Take the entries below and print only the lines from the one with "scientific name: Canis latrans" through the one with "order: Squamata", exactly as they stand, both ends included.

Records excerpted from a collection
++++++

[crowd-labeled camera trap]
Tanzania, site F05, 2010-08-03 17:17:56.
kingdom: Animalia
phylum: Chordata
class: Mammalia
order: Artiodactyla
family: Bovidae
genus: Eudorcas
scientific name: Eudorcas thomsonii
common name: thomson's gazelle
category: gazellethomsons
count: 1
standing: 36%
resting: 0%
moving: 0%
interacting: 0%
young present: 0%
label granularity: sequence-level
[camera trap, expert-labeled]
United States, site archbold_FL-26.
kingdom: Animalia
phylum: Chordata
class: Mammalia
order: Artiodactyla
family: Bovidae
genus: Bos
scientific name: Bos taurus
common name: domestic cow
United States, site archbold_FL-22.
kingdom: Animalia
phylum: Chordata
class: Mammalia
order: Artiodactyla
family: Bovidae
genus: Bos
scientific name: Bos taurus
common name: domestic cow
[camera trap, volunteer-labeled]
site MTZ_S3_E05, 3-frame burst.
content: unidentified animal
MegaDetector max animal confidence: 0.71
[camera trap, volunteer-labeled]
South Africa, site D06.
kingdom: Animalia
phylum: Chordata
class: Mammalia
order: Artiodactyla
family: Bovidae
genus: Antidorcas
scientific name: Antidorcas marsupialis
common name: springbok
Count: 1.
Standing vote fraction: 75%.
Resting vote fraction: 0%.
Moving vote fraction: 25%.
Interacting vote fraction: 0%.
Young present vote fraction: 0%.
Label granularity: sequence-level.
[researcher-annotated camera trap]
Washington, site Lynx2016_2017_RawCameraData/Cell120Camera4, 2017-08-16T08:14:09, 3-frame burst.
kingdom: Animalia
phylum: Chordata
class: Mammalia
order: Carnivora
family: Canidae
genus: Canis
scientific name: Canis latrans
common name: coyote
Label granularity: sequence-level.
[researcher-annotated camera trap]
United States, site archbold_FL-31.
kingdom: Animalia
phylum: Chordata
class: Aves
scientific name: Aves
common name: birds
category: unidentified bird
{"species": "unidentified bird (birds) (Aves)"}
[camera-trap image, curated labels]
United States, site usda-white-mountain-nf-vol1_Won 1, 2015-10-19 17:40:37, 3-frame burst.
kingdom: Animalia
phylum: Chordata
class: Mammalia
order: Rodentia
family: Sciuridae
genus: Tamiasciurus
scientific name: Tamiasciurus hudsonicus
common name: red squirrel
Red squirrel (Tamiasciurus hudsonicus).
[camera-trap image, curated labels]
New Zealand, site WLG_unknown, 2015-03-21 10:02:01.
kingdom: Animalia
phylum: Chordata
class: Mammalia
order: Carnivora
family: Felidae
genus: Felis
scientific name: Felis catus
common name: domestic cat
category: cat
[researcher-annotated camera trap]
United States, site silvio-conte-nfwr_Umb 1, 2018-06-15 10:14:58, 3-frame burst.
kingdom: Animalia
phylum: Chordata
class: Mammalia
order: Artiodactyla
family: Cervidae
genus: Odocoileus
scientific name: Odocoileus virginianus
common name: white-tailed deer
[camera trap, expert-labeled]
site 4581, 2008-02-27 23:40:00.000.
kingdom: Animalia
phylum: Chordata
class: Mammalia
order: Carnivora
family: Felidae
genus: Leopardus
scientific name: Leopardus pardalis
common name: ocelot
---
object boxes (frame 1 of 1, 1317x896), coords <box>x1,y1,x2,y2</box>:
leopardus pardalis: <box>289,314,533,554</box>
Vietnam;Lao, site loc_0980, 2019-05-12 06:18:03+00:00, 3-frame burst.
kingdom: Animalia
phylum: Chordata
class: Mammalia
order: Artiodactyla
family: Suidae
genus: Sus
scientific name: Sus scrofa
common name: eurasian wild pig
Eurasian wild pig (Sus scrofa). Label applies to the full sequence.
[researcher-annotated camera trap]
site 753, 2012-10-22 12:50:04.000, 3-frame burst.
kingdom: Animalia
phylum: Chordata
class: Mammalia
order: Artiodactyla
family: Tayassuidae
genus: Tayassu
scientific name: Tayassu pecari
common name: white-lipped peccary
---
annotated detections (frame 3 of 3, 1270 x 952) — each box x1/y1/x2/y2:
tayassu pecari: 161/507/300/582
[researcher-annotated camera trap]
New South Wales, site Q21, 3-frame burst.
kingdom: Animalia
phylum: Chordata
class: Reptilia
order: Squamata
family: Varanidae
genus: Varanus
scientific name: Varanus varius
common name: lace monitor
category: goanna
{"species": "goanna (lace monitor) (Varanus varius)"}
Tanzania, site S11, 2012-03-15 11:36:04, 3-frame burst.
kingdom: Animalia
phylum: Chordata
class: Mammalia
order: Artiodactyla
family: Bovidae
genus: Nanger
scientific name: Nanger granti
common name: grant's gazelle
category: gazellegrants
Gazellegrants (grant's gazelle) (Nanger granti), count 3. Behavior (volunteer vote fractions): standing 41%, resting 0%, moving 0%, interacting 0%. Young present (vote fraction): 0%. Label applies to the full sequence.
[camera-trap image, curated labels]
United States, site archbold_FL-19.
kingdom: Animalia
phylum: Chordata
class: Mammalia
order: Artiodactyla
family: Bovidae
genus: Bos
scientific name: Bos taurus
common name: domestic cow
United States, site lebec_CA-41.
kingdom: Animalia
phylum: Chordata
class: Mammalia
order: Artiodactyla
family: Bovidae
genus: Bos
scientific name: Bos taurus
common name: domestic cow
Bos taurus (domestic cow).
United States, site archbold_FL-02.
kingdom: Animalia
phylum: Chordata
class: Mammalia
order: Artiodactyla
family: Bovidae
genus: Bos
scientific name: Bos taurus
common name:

++++++

FINAL ANSWER
scientific name: Canis latrans
common name: coyote
Label granularity: sequence-level.
[researcher-annotated camera trap]
United States, site archbold_FL-31.
kingdom: Animalia
phylum: Chordata
class: Aves
scientific name: Aves
common name: birds
category: unidentified bird
{"species": "unidentified bird (birds) (Aves)"}
[camera-trap image, curated labels]
United States, site usda-white-mountain-nf-vol1_Won 1, 2015-10-19 17:40:37, 3-frame burst.
kingdom: Animalia
phylum: Chordata
class: Mammalia
order: Rodentia
family: Sciuridae
genus: Tamiasciurus
scientific name: Tamiasciurus hudsonicus
common name: red squirrel
Red squirrel (Tamiasciurus hudsonicus).
[camera-trap image, curated labels]
New Zealand, site WLG_unknown, 2015-03-21 10:02:01.
kingdom: Animalia
phylum: Chordata
class: Mammalia
order: Carnivora
family: Felidae
genus: Felis
scientific name: Felis catus
common name: domestic cat
category: cat
[researcher-annotated camera trap]
United States, site silvio-conte-nfwr_Umb 1, 2018-06-15 10:14:58, 3-frame burst.
kingdom: Animalia
phylum: Chordata
class: Mammalia
order: Artiodactyla
family: Cervidae
genus: Odocoileus
scientific name: Odocoileus virginianus
common name: white-tailed deer
[camera trap, expert-labeled]
site 4581, 2008-02-27 23:40:00.000.
kingdom: Animalia
phylum: Chordata
class: Mammalia
order: Carnivora
family: Felidae
genus: Leopardus
scientific name: Leopardus pardalis
common name: ocelot
---
object boxes (frame 1 of 1, 1317x896), coords <box>x1,y1,x2,y2</box>:
leopardus pardalis: <box>289,314,533,554</box>
Vietnam;Lao, site loc_0980, 2019-05-12 06:18:03+00:00, 3-frame burst.
kingdom: Animalia
phylum: Chordata
class: Mammalia
order: Artiodactyla
family: Suidae
genus: Sus
scientific name: Sus scrofa
common name: eurasian wild pig
Eurasian wild pig (Sus scrofa). Label applies to the full sequence.
[researcher-annotated camera trap]
site 753, 2012-10-22 12:50:04.000, 3-frame burst.
kingdom: Animalia
phylum: Chordata
class: Mammalia
order: Artiodactyla
family: Tayassuidae
genus: Tayassu
scientific name: Tayassu pecari
common name: white-lipped peccary
---
annotated detections (frame 3 of 3, 1270 x 952) — each box x1/y1/x2/y2:
tayassu pecari: 161/507/300/582
[researcher-annotated camera trap]
New South Wales, site Q21, 3-frame burst.
kingdom: Animalia
phylum: Chordata
class: Reptilia
order: Squamata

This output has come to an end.